Mas não pega bem para alguém na minha área de trabalho não
cuidar da própria calçada. Enquanto eu enchia meus pulmões de fumaça mais uma
vez, o garoto deitou no chão com uma agilidade surpreendente e começou a mexer
na parte de baixo do carro.
Mesmo com a barriga na rua, como um bêbado que não encontrou
o caminho de volta, continuava olhando para os lados. Estava assustado e
mostrando que fugiria de volta para sua toca ao menor sinal de perigo.
Expirei a fumaça e decidi que era hora de bater o pé e
espantar o rapaz. Eu não precisava pensar no que falar, mas sim em como falar. Ao
se lidar com alguém que está assustado, o tom de voz é uma mensagem muito mais ameaçadora
que qualquer palavra. Respirei o mais fundo que a idade e os cigarros me
permitem e deixei meu grito escapar.
“Posso ajudar em alguma coisa, meu irmão?”
Eu mal havia terminado a frase e ele estava de pé, olhando
para mim. Seus olhos piscavam assustados. Provavelmente, a única coisa maior
que o medo que sentia era o arrependimento de não ter olhado para cima antes de
deitar na rua.
Eu o encarei de volta, esperando pela sua reação, pronto
para pular para trás, ao menor sinal de perigo. Mas tudo o que ele fez foi
correr de volta para seu carro. Abriu a porta traseira e olhou de volta para
mim, talvez para ver o que eu estava fazendo.
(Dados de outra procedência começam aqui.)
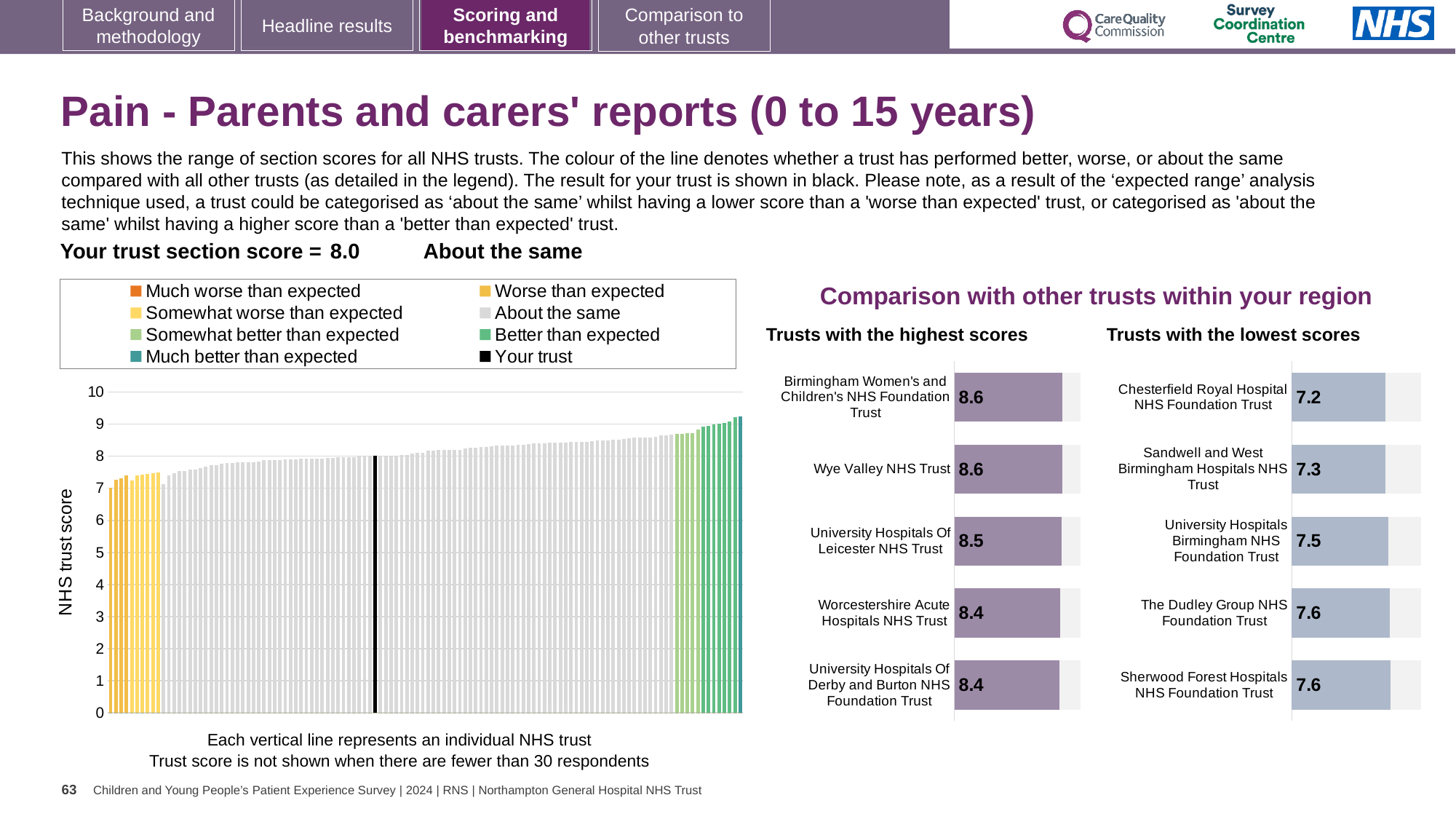
How many entries does the legend of the large chart on the left list? 8 What kind of chart is the large chart on the left showing NHS trust scores? bar chart In the 'Trusts with the lowest scores' chart, which has the larger score: Sandwell and West Birmingham Hospitals NHS Trust or University Hospitals Birmingham NHS Foundation Trust? University Hospitals Birmingham NHS Foundation Trust In the large chart on the left, do the trust scores rise or fall from left to right along the x axis? rise In the 'Trusts with the lowest scores' chart, which trust has the lowest score? Chesterfield Royal Hospital NHS Foundation Trust In the 'Trusts with the lowest scores' chart, what is the difference between the scores of The Dudley Group NHS Foundation Trust and Chesterfield Royal Hospital NHS Foundation Trust? 0.4 In the large chart on the left, is the value of the rightmost bar greater or less than 8? greater In the 'Trusts with the highest scores' chart, what is the score for University Hospitals Of Leicester NHS Trust? 8.5 In the 'Trusts with the highest scores' chart, how many trusts are shown? 5 In the 'Trusts with the highest scores' chart, what is the difference between the scores of University Hospitals Of Leicester NHS Trust and Worcestershire Acute Hospitals NHS Trust? 0.1 In the large chart on the left, what is the section score for Your trust? 8.0 What is the y-axis label of the large chart on the left? NHS trust score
E o que eu estava fazendo era
apontar o dedo para ele.
“Se manda”, eu disse, apontando agora para a esquina. “Esquece
que isso aconteceu e não volta mais para cá”.
Antes que ele batesse a porta do carro, o veículo já estava
descendo em disparada pela rua. A vizinha continuou com seu estepe caríssimo e
as pessoas da missa começaram a sair da igreja, sem desconfiar do pequeno
predador que estava ali minutos antes.
Eu dei mais uma tragada no cigarro. Não ganhei nada por esse
trabalho. Não é a primeira vez que isso acontece. Não será a última.
Voltei para dentro de casa e fui pegar mais uma caixa.
9 comentários:
Caralho o.O
Muito bom Rob.
Gostei do novo formato.
Ficou muito bom...
Mandou bem, muito bem mesmo.
Genial.
Caramba rob, quanta sagacidade
Muito bom, cara! Eu li em preto e branco! Valeu por compartilhar!
Excelente! Me convenceu agora a comprar um livro do Raymond Chandler para experimentar o gênero noir.